California's Democratic lawmakers are giving themselves an A+ after successfully swapping out the phrase "at-risk youth" with "at-promise youth" in the state's education and penal codes as part of an effort to level the playing field between the haves and the have-nots.
Gov. Gavin Newsom signed the legislation that went into effect last month. The push was first championed by Los Angeles Assemblyman Reginald Jones Sawyer, who describes himself as a fierce proponent for "fairness."
"I learned that words matter -- and once they were called 'at-risk,' they almost were in the school-to-prison pipeline automatically," he told CBS13.
Sawyer believes that the new change will erase negative connotations associated with the phrase "at-risk" and students will be able to perform better academically and become productive members of society.
"I learned that words matter -and once they were called 'at-risk,' they almost were in the school-to-prison pipeline automatically."
"Children can hear the term 'at-risk' used in reference to them and can misinterpret and internalize its meaning -- this can have a weighting affect rather than uplifting the potential they each have in working towards a brighter future through persistence in the classroom," he said in a statement. "At-risk has been used for years to describe predominantly students of color and their plight with social and economic difficulties. The term also promotes the stereotype of a student unable to achieve academic success because of where they live or the minimal amount of resources available."
He added that it was the state's duty to make sure students deemed disadvantaged economically or with special needs be able to count on California for a "free quality education that supports them every step of the way and into either a career of their choosing or onto higher learning without labeling that follows them like a scarlet letter."
While the terms "at promise" and "at potential" are gaining popularity across the country, neither is used universally.

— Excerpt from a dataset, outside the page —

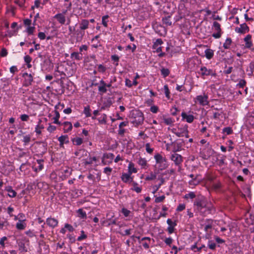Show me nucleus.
<instances>
[{"mask_svg":"<svg viewBox=\"0 0 254 254\" xmlns=\"http://www.w3.org/2000/svg\"><path fill=\"white\" fill-rule=\"evenodd\" d=\"M207 202L206 198L203 196L197 197L193 203L195 213H199Z\"/></svg>","mask_w":254,"mask_h":254,"instance_id":"f257e3e1","label":"nucleus"},{"mask_svg":"<svg viewBox=\"0 0 254 254\" xmlns=\"http://www.w3.org/2000/svg\"><path fill=\"white\" fill-rule=\"evenodd\" d=\"M79 30L77 31V34L80 35L82 38L84 35V31L89 28H94V25L90 24L89 21L86 19H82L79 24Z\"/></svg>","mask_w":254,"mask_h":254,"instance_id":"f03ea898","label":"nucleus"},{"mask_svg":"<svg viewBox=\"0 0 254 254\" xmlns=\"http://www.w3.org/2000/svg\"><path fill=\"white\" fill-rule=\"evenodd\" d=\"M132 117L133 118L132 123L137 126L141 124L143 122V114L140 111H134L132 113Z\"/></svg>","mask_w":254,"mask_h":254,"instance_id":"7ed1b4c3","label":"nucleus"},{"mask_svg":"<svg viewBox=\"0 0 254 254\" xmlns=\"http://www.w3.org/2000/svg\"><path fill=\"white\" fill-rule=\"evenodd\" d=\"M154 158L156 163L159 164V167L160 170H162L168 167V165L167 160L166 158H163L161 155L157 154L154 156Z\"/></svg>","mask_w":254,"mask_h":254,"instance_id":"20e7f679","label":"nucleus"},{"mask_svg":"<svg viewBox=\"0 0 254 254\" xmlns=\"http://www.w3.org/2000/svg\"><path fill=\"white\" fill-rule=\"evenodd\" d=\"M215 211V208L214 206L211 203L208 202L199 214L201 216H206L208 214L213 213Z\"/></svg>","mask_w":254,"mask_h":254,"instance_id":"39448f33","label":"nucleus"},{"mask_svg":"<svg viewBox=\"0 0 254 254\" xmlns=\"http://www.w3.org/2000/svg\"><path fill=\"white\" fill-rule=\"evenodd\" d=\"M173 132L178 137L185 136L187 138L189 137V131L187 125L179 127L178 130L174 128Z\"/></svg>","mask_w":254,"mask_h":254,"instance_id":"423d86ee","label":"nucleus"},{"mask_svg":"<svg viewBox=\"0 0 254 254\" xmlns=\"http://www.w3.org/2000/svg\"><path fill=\"white\" fill-rule=\"evenodd\" d=\"M47 145L46 143L43 142L37 143L35 149L37 155L43 156L47 152Z\"/></svg>","mask_w":254,"mask_h":254,"instance_id":"0eeeda50","label":"nucleus"},{"mask_svg":"<svg viewBox=\"0 0 254 254\" xmlns=\"http://www.w3.org/2000/svg\"><path fill=\"white\" fill-rule=\"evenodd\" d=\"M200 70V72L199 73L200 74L203 78H204L205 76H215L216 75L214 71L211 69H207L205 66H201Z\"/></svg>","mask_w":254,"mask_h":254,"instance_id":"6e6552de","label":"nucleus"},{"mask_svg":"<svg viewBox=\"0 0 254 254\" xmlns=\"http://www.w3.org/2000/svg\"><path fill=\"white\" fill-rule=\"evenodd\" d=\"M195 102H198L200 105L206 106L209 104L208 96L205 93L203 95H198L195 98Z\"/></svg>","mask_w":254,"mask_h":254,"instance_id":"1a4fd4ad","label":"nucleus"},{"mask_svg":"<svg viewBox=\"0 0 254 254\" xmlns=\"http://www.w3.org/2000/svg\"><path fill=\"white\" fill-rule=\"evenodd\" d=\"M212 28L216 31V33H214L212 34V37L215 39L220 38L222 35V31L220 24L218 22L214 21L213 23Z\"/></svg>","mask_w":254,"mask_h":254,"instance_id":"9d476101","label":"nucleus"},{"mask_svg":"<svg viewBox=\"0 0 254 254\" xmlns=\"http://www.w3.org/2000/svg\"><path fill=\"white\" fill-rule=\"evenodd\" d=\"M22 77L24 80L23 83V86L28 87L32 84L33 81V77L31 74H28L26 72L23 73Z\"/></svg>","mask_w":254,"mask_h":254,"instance_id":"9b49d317","label":"nucleus"},{"mask_svg":"<svg viewBox=\"0 0 254 254\" xmlns=\"http://www.w3.org/2000/svg\"><path fill=\"white\" fill-rule=\"evenodd\" d=\"M213 152L211 148L204 149L200 152V157L204 160H207L213 154Z\"/></svg>","mask_w":254,"mask_h":254,"instance_id":"f8f14e48","label":"nucleus"},{"mask_svg":"<svg viewBox=\"0 0 254 254\" xmlns=\"http://www.w3.org/2000/svg\"><path fill=\"white\" fill-rule=\"evenodd\" d=\"M171 159L174 162L176 166H180L183 162L182 156L177 153L172 154Z\"/></svg>","mask_w":254,"mask_h":254,"instance_id":"ddd939ff","label":"nucleus"},{"mask_svg":"<svg viewBox=\"0 0 254 254\" xmlns=\"http://www.w3.org/2000/svg\"><path fill=\"white\" fill-rule=\"evenodd\" d=\"M114 155L113 153H109L104 154L103 156L102 162L104 165H107L112 162Z\"/></svg>","mask_w":254,"mask_h":254,"instance_id":"4468645a","label":"nucleus"},{"mask_svg":"<svg viewBox=\"0 0 254 254\" xmlns=\"http://www.w3.org/2000/svg\"><path fill=\"white\" fill-rule=\"evenodd\" d=\"M106 216L107 217L108 226H109L111 225H117V219H113L114 217V213L112 212H109Z\"/></svg>","mask_w":254,"mask_h":254,"instance_id":"2eb2a0df","label":"nucleus"},{"mask_svg":"<svg viewBox=\"0 0 254 254\" xmlns=\"http://www.w3.org/2000/svg\"><path fill=\"white\" fill-rule=\"evenodd\" d=\"M235 31L237 33L245 34L249 31V27L245 23L240 25V27H236Z\"/></svg>","mask_w":254,"mask_h":254,"instance_id":"dca6fc26","label":"nucleus"},{"mask_svg":"<svg viewBox=\"0 0 254 254\" xmlns=\"http://www.w3.org/2000/svg\"><path fill=\"white\" fill-rule=\"evenodd\" d=\"M43 162L44 160L43 159H39L37 160V163H35L33 167V168L34 169L35 172H39L42 170L43 168Z\"/></svg>","mask_w":254,"mask_h":254,"instance_id":"f3484780","label":"nucleus"},{"mask_svg":"<svg viewBox=\"0 0 254 254\" xmlns=\"http://www.w3.org/2000/svg\"><path fill=\"white\" fill-rule=\"evenodd\" d=\"M245 42V47L247 49H251L253 44L252 41V35L250 34L247 35L244 39Z\"/></svg>","mask_w":254,"mask_h":254,"instance_id":"a211bd4d","label":"nucleus"},{"mask_svg":"<svg viewBox=\"0 0 254 254\" xmlns=\"http://www.w3.org/2000/svg\"><path fill=\"white\" fill-rule=\"evenodd\" d=\"M6 192L7 193L5 194L8 195L10 197H14L16 195V192L13 190H12L11 187L10 186L5 187L4 190H3L2 193H4Z\"/></svg>","mask_w":254,"mask_h":254,"instance_id":"6ab92c4d","label":"nucleus"},{"mask_svg":"<svg viewBox=\"0 0 254 254\" xmlns=\"http://www.w3.org/2000/svg\"><path fill=\"white\" fill-rule=\"evenodd\" d=\"M46 224L50 227L54 228L58 224V221L54 218H48L46 220Z\"/></svg>","mask_w":254,"mask_h":254,"instance_id":"aec40b11","label":"nucleus"},{"mask_svg":"<svg viewBox=\"0 0 254 254\" xmlns=\"http://www.w3.org/2000/svg\"><path fill=\"white\" fill-rule=\"evenodd\" d=\"M54 18L57 20L59 23L63 25L65 24L66 21L65 16L63 14L60 13H57L54 16Z\"/></svg>","mask_w":254,"mask_h":254,"instance_id":"412c9836","label":"nucleus"},{"mask_svg":"<svg viewBox=\"0 0 254 254\" xmlns=\"http://www.w3.org/2000/svg\"><path fill=\"white\" fill-rule=\"evenodd\" d=\"M181 116L183 119H185L189 123H191L193 121L194 116L192 115H187L185 112H182Z\"/></svg>","mask_w":254,"mask_h":254,"instance_id":"4be33fe9","label":"nucleus"},{"mask_svg":"<svg viewBox=\"0 0 254 254\" xmlns=\"http://www.w3.org/2000/svg\"><path fill=\"white\" fill-rule=\"evenodd\" d=\"M131 173L129 174L124 173L123 174L121 179L122 180L126 183L131 182L133 181V179L130 177Z\"/></svg>","mask_w":254,"mask_h":254,"instance_id":"5701e85b","label":"nucleus"},{"mask_svg":"<svg viewBox=\"0 0 254 254\" xmlns=\"http://www.w3.org/2000/svg\"><path fill=\"white\" fill-rule=\"evenodd\" d=\"M64 130V132H68L71 130L72 125L70 122H65L63 123Z\"/></svg>","mask_w":254,"mask_h":254,"instance_id":"b1692460","label":"nucleus"},{"mask_svg":"<svg viewBox=\"0 0 254 254\" xmlns=\"http://www.w3.org/2000/svg\"><path fill=\"white\" fill-rule=\"evenodd\" d=\"M98 90L102 93H105L107 91V89L105 86V82L103 80L100 81V86L98 87Z\"/></svg>","mask_w":254,"mask_h":254,"instance_id":"393cba45","label":"nucleus"},{"mask_svg":"<svg viewBox=\"0 0 254 254\" xmlns=\"http://www.w3.org/2000/svg\"><path fill=\"white\" fill-rule=\"evenodd\" d=\"M70 58L72 60H76L77 61H80L82 59V54L78 52H73L70 55Z\"/></svg>","mask_w":254,"mask_h":254,"instance_id":"a878e982","label":"nucleus"},{"mask_svg":"<svg viewBox=\"0 0 254 254\" xmlns=\"http://www.w3.org/2000/svg\"><path fill=\"white\" fill-rule=\"evenodd\" d=\"M204 53L205 57L208 60L211 59L214 56V51L210 49H206Z\"/></svg>","mask_w":254,"mask_h":254,"instance_id":"bb28decb","label":"nucleus"},{"mask_svg":"<svg viewBox=\"0 0 254 254\" xmlns=\"http://www.w3.org/2000/svg\"><path fill=\"white\" fill-rule=\"evenodd\" d=\"M24 220H19L16 224V228L18 230H24L26 227V223L24 222Z\"/></svg>","mask_w":254,"mask_h":254,"instance_id":"cd10ccee","label":"nucleus"},{"mask_svg":"<svg viewBox=\"0 0 254 254\" xmlns=\"http://www.w3.org/2000/svg\"><path fill=\"white\" fill-rule=\"evenodd\" d=\"M162 20L163 24H165L166 26H171L172 25V21L170 16L163 17Z\"/></svg>","mask_w":254,"mask_h":254,"instance_id":"c85d7f7f","label":"nucleus"},{"mask_svg":"<svg viewBox=\"0 0 254 254\" xmlns=\"http://www.w3.org/2000/svg\"><path fill=\"white\" fill-rule=\"evenodd\" d=\"M68 137L67 135H62L60 136L58 138V140L60 142V146L63 145L64 143H67L68 142L67 140Z\"/></svg>","mask_w":254,"mask_h":254,"instance_id":"c756f323","label":"nucleus"},{"mask_svg":"<svg viewBox=\"0 0 254 254\" xmlns=\"http://www.w3.org/2000/svg\"><path fill=\"white\" fill-rule=\"evenodd\" d=\"M77 213L78 214V216L81 219H86L87 215L85 211L83 210L82 209L80 208L77 210Z\"/></svg>","mask_w":254,"mask_h":254,"instance_id":"7c9ffc66","label":"nucleus"},{"mask_svg":"<svg viewBox=\"0 0 254 254\" xmlns=\"http://www.w3.org/2000/svg\"><path fill=\"white\" fill-rule=\"evenodd\" d=\"M232 44V40L230 38H227L225 43L223 44V47L225 49H229Z\"/></svg>","mask_w":254,"mask_h":254,"instance_id":"2f4dec72","label":"nucleus"},{"mask_svg":"<svg viewBox=\"0 0 254 254\" xmlns=\"http://www.w3.org/2000/svg\"><path fill=\"white\" fill-rule=\"evenodd\" d=\"M83 113L85 115L86 117H90L91 116V109L89 105L84 107Z\"/></svg>","mask_w":254,"mask_h":254,"instance_id":"473e14b6","label":"nucleus"},{"mask_svg":"<svg viewBox=\"0 0 254 254\" xmlns=\"http://www.w3.org/2000/svg\"><path fill=\"white\" fill-rule=\"evenodd\" d=\"M131 190L135 191L137 193H140L142 190V188L138 186V184L135 183H133V187L131 189Z\"/></svg>","mask_w":254,"mask_h":254,"instance_id":"72a5a7b5","label":"nucleus"},{"mask_svg":"<svg viewBox=\"0 0 254 254\" xmlns=\"http://www.w3.org/2000/svg\"><path fill=\"white\" fill-rule=\"evenodd\" d=\"M189 177L192 179V180L189 182L190 185H196L198 184V182L196 180V177H194L193 174L190 175Z\"/></svg>","mask_w":254,"mask_h":254,"instance_id":"f704fd0d","label":"nucleus"},{"mask_svg":"<svg viewBox=\"0 0 254 254\" xmlns=\"http://www.w3.org/2000/svg\"><path fill=\"white\" fill-rule=\"evenodd\" d=\"M138 164L142 167L144 168L147 165V161L145 158L140 157L137 161Z\"/></svg>","mask_w":254,"mask_h":254,"instance_id":"c9c22d12","label":"nucleus"},{"mask_svg":"<svg viewBox=\"0 0 254 254\" xmlns=\"http://www.w3.org/2000/svg\"><path fill=\"white\" fill-rule=\"evenodd\" d=\"M107 115L104 114L100 118L98 119V120L101 124L105 125L107 124Z\"/></svg>","mask_w":254,"mask_h":254,"instance_id":"e433bc0d","label":"nucleus"},{"mask_svg":"<svg viewBox=\"0 0 254 254\" xmlns=\"http://www.w3.org/2000/svg\"><path fill=\"white\" fill-rule=\"evenodd\" d=\"M18 247L19 251H20L21 252H26L27 251V249L26 248L25 244L23 242H19L18 243Z\"/></svg>","mask_w":254,"mask_h":254,"instance_id":"4c0bfd02","label":"nucleus"},{"mask_svg":"<svg viewBox=\"0 0 254 254\" xmlns=\"http://www.w3.org/2000/svg\"><path fill=\"white\" fill-rule=\"evenodd\" d=\"M55 112L56 116L54 118V121L53 123L56 124L61 125V122H60L59 121V119L60 117V113H59L58 111H57L56 110L55 111Z\"/></svg>","mask_w":254,"mask_h":254,"instance_id":"58836bf2","label":"nucleus"},{"mask_svg":"<svg viewBox=\"0 0 254 254\" xmlns=\"http://www.w3.org/2000/svg\"><path fill=\"white\" fill-rule=\"evenodd\" d=\"M73 143L76 145H80L83 142V139L80 137H76L72 139Z\"/></svg>","mask_w":254,"mask_h":254,"instance_id":"ea45409f","label":"nucleus"},{"mask_svg":"<svg viewBox=\"0 0 254 254\" xmlns=\"http://www.w3.org/2000/svg\"><path fill=\"white\" fill-rule=\"evenodd\" d=\"M31 140V136L28 134L23 136V142H24V145H27Z\"/></svg>","mask_w":254,"mask_h":254,"instance_id":"a19ab883","label":"nucleus"},{"mask_svg":"<svg viewBox=\"0 0 254 254\" xmlns=\"http://www.w3.org/2000/svg\"><path fill=\"white\" fill-rule=\"evenodd\" d=\"M164 123L167 125H171L173 124L174 121L171 118H163Z\"/></svg>","mask_w":254,"mask_h":254,"instance_id":"79ce46f5","label":"nucleus"},{"mask_svg":"<svg viewBox=\"0 0 254 254\" xmlns=\"http://www.w3.org/2000/svg\"><path fill=\"white\" fill-rule=\"evenodd\" d=\"M161 72L164 77H167L170 73L169 70L168 68H162L161 70Z\"/></svg>","mask_w":254,"mask_h":254,"instance_id":"37998d69","label":"nucleus"},{"mask_svg":"<svg viewBox=\"0 0 254 254\" xmlns=\"http://www.w3.org/2000/svg\"><path fill=\"white\" fill-rule=\"evenodd\" d=\"M195 196L196 195H195L194 192H190L185 194V195L184 196V198H186V199H188L189 198H191V199H193V198L195 197Z\"/></svg>","mask_w":254,"mask_h":254,"instance_id":"c03bdc74","label":"nucleus"},{"mask_svg":"<svg viewBox=\"0 0 254 254\" xmlns=\"http://www.w3.org/2000/svg\"><path fill=\"white\" fill-rule=\"evenodd\" d=\"M246 84V81L244 79H241L239 83L237 84V87H239V88H244Z\"/></svg>","mask_w":254,"mask_h":254,"instance_id":"a18cd8bd","label":"nucleus"},{"mask_svg":"<svg viewBox=\"0 0 254 254\" xmlns=\"http://www.w3.org/2000/svg\"><path fill=\"white\" fill-rule=\"evenodd\" d=\"M223 132L226 133L227 135H229L233 133V130L231 127H226L223 129Z\"/></svg>","mask_w":254,"mask_h":254,"instance_id":"49530a36","label":"nucleus"},{"mask_svg":"<svg viewBox=\"0 0 254 254\" xmlns=\"http://www.w3.org/2000/svg\"><path fill=\"white\" fill-rule=\"evenodd\" d=\"M108 17L109 16L107 15L103 16L102 18V23L105 27H107L108 26V21H107V19L108 18Z\"/></svg>","mask_w":254,"mask_h":254,"instance_id":"de8ad7c7","label":"nucleus"},{"mask_svg":"<svg viewBox=\"0 0 254 254\" xmlns=\"http://www.w3.org/2000/svg\"><path fill=\"white\" fill-rule=\"evenodd\" d=\"M156 178V175L155 174L152 173H150V174L145 178L146 181H151L153 180Z\"/></svg>","mask_w":254,"mask_h":254,"instance_id":"09e8293b","label":"nucleus"},{"mask_svg":"<svg viewBox=\"0 0 254 254\" xmlns=\"http://www.w3.org/2000/svg\"><path fill=\"white\" fill-rule=\"evenodd\" d=\"M190 249L195 253L200 252V248L197 247L196 243L192 245L190 247Z\"/></svg>","mask_w":254,"mask_h":254,"instance_id":"8fccbe9b","label":"nucleus"},{"mask_svg":"<svg viewBox=\"0 0 254 254\" xmlns=\"http://www.w3.org/2000/svg\"><path fill=\"white\" fill-rule=\"evenodd\" d=\"M165 198V195H163L160 196L156 197L155 199V203H159L162 202Z\"/></svg>","mask_w":254,"mask_h":254,"instance_id":"3c124183","label":"nucleus"},{"mask_svg":"<svg viewBox=\"0 0 254 254\" xmlns=\"http://www.w3.org/2000/svg\"><path fill=\"white\" fill-rule=\"evenodd\" d=\"M164 89L166 97L169 99L170 98V91L167 85L164 86Z\"/></svg>","mask_w":254,"mask_h":254,"instance_id":"603ef678","label":"nucleus"},{"mask_svg":"<svg viewBox=\"0 0 254 254\" xmlns=\"http://www.w3.org/2000/svg\"><path fill=\"white\" fill-rule=\"evenodd\" d=\"M208 247L210 249L214 250L216 248V244L212 241H209L208 244Z\"/></svg>","mask_w":254,"mask_h":254,"instance_id":"864d4df0","label":"nucleus"},{"mask_svg":"<svg viewBox=\"0 0 254 254\" xmlns=\"http://www.w3.org/2000/svg\"><path fill=\"white\" fill-rule=\"evenodd\" d=\"M145 149L146 152L149 154L152 153L153 151V149L150 147V145L149 143L145 144Z\"/></svg>","mask_w":254,"mask_h":254,"instance_id":"5fc2aeb1","label":"nucleus"},{"mask_svg":"<svg viewBox=\"0 0 254 254\" xmlns=\"http://www.w3.org/2000/svg\"><path fill=\"white\" fill-rule=\"evenodd\" d=\"M119 57L116 55H112L111 56V60L115 62H117L116 65H118V62L119 61Z\"/></svg>","mask_w":254,"mask_h":254,"instance_id":"6e6d98bb","label":"nucleus"},{"mask_svg":"<svg viewBox=\"0 0 254 254\" xmlns=\"http://www.w3.org/2000/svg\"><path fill=\"white\" fill-rule=\"evenodd\" d=\"M122 212L125 217H127L129 216L130 211L125 208H123L122 209Z\"/></svg>","mask_w":254,"mask_h":254,"instance_id":"4d7b16f0","label":"nucleus"},{"mask_svg":"<svg viewBox=\"0 0 254 254\" xmlns=\"http://www.w3.org/2000/svg\"><path fill=\"white\" fill-rule=\"evenodd\" d=\"M81 235L77 238V241H81L82 240L86 239L87 238V235L84 234V232L82 230L81 231Z\"/></svg>","mask_w":254,"mask_h":254,"instance_id":"13d9d810","label":"nucleus"},{"mask_svg":"<svg viewBox=\"0 0 254 254\" xmlns=\"http://www.w3.org/2000/svg\"><path fill=\"white\" fill-rule=\"evenodd\" d=\"M106 70V68L102 64L98 65V70L101 72H104Z\"/></svg>","mask_w":254,"mask_h":254,"instance_id":"bf43d9fd","label":"nucleus"},{"mask_svg":"<svg viewBox=\"0 0 254 254\" xmlns=\"http://www.w3.org/2000/svg\"><path fill=\"white\" fill-rule=\"evenodd\" d=\"M34 29V27L28 26L27 28V32L29 35H31L33 33Z\"/></svg>","mask_w":254,"mask_h":254,"instance_id":"052dcab7","label":"nucleus"},{"mask_svg":"<svg viewBox=\"0 0 254 254\" xmlns=\"http://www.w3.org/2000/svg\"><path fill=\"white\" fill-rule=\"evenodd\" d=\"M24 62L26 64H29L32 61V58L28 55H26L24 57Z\"/></svg>","mask_w":254,"mask_h":254,"instance_id":"680f3d73","label":"nucleus"},{"mask_svg":"<svg viewBox=\"0 0 254 254\" xmlns=\"http://www.w3.org/2000/svg\"><path fill=\"white\" fill-rule=\"evenodd\" d=\"M172 242H173V239L171 237L166 238L164 240V242L165 243V244L166 245L169 246L170 247L171 246V244L172 243Z\"/></svg>","mask_w":254,"mask_h":254,"instance_id":"e2e57ef3","label":"nucleus"},{"mask_svg":"<svg viewBox=\"0 0 254 254\" xmlns=\"http://www.w3.org/2000/svg\"><path fill=\"white\" fill-rule=\"evenodd\" d=\"M158 107L156 106H152L150 107V110L153 113H156L158 111Z\"/></svg>","mask_w":254,"mask_h":254,"instance_id":"0e129e2a","label":"nucleus"},{"mask_svg":"<svg viewBox=\"0 0 254 254\" xmlns=\"http://www.w3.org/2000/svg\"><path fill=\"white\" fill-rule=\"evenodd\" d=\"M65 228L67 229L69 232H72L74 230L73 227L69 224H65L64 225Z\"/></svg>","mask_w":254,"mask_h":254,"instance_id":"69168bd1","label":"nucleus"},{"mask_svg":"<svg viewBox=\"0 0 254 254\" xmlns=\"http://www.w3.org/2000/svg\"><path fill=\"white\" fill-rule=\"evenodd\" d=\"M186 206L184 204H180L177 208V211H181L185 209Z\"/></svg>","mask_w":254,"mask_h":254,"instance_id":"338daca9","label":"nucleus"},{"mask_svg":"<svg viewBox=\"0 0 254 254\" xmlns=\"http://www.w3.org/2000/svg\"><path fill=\"white\" fill-rule=\"evenodd\" d=\"M38 37L40 40H44L46 38V35L44 32H40L38 34Z\"/></svg>","mask_w":254,"mask_h":254,"instance_id":"774afa93","label":"nucleus"}]
</instances>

Critics argue the move might backfire and believe getting rid of the phrase "at-risk" could cut off federal funding streams and access to training programs and scholarships set up for disadvantaged students.
Elizabeth Swadener, a professor of justice studies at the School of Social Transformation at Arizona State University, was among the first academics to call out the term "at risk" as problematic in the 1990s. She told Inside Higher Ed, an online publication, that while she didn't advocate a relabeling with 'at-promise,' "it is an important step in seeing the promise in all children, including those with numerous challenges."
Student Alejandro Galicia Cervantes agrees and told CBS13 that the term "at-risk" has always stung.
He said he was in high school the first time he was referred to as "at-risk."
"I just felt like, damn, I'm like really at-risk? That's the path I'm heading towards? It felt like there was no empowerment in it."
Cervantes joined a youth program called Improve Your Tomorrow, which helped him get into college.